____ Data for the task

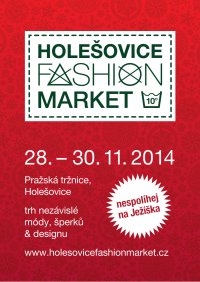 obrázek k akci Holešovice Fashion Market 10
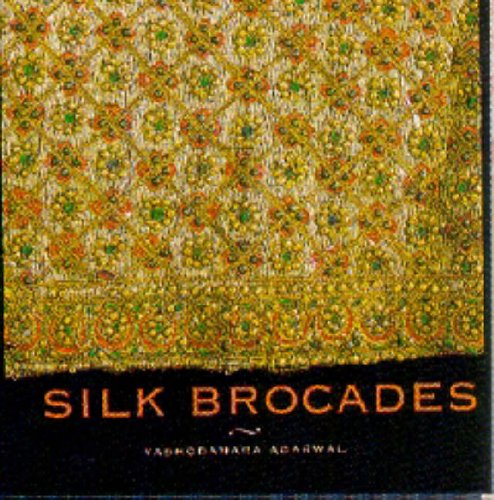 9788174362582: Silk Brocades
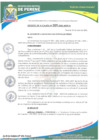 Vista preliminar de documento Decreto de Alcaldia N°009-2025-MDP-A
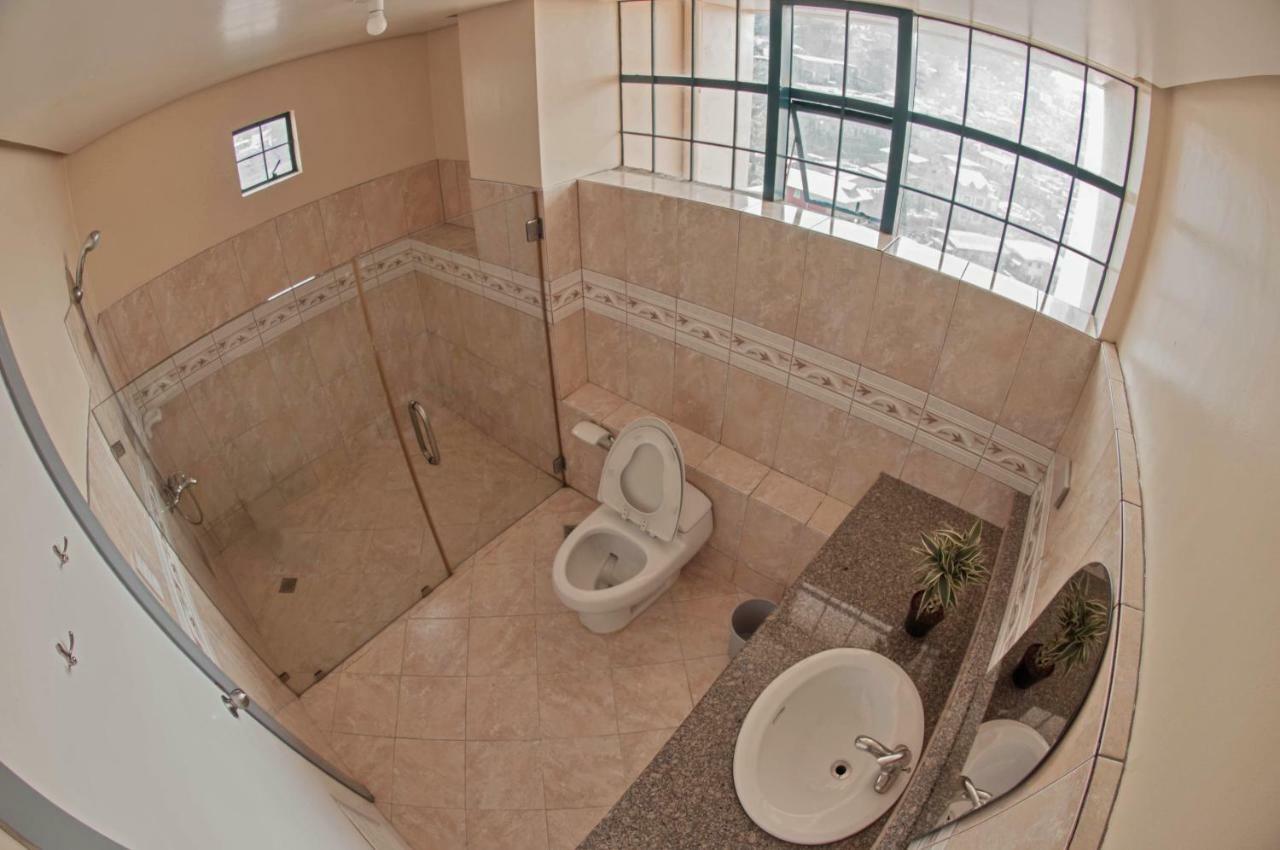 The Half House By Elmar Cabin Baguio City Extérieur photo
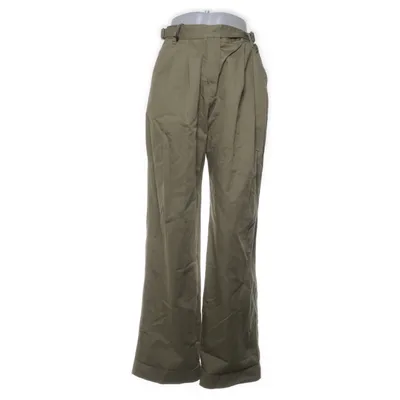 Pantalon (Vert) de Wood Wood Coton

________

Work to complete — Your answer should be the lines above from the one that contains "The Half House" through the last, set down exactly, with the pictures removed.

Answer section —
 The Half House By Elmar Cabin Baguio City Extérieur photo
 Pantalon (Vert) de Wood Wood Coton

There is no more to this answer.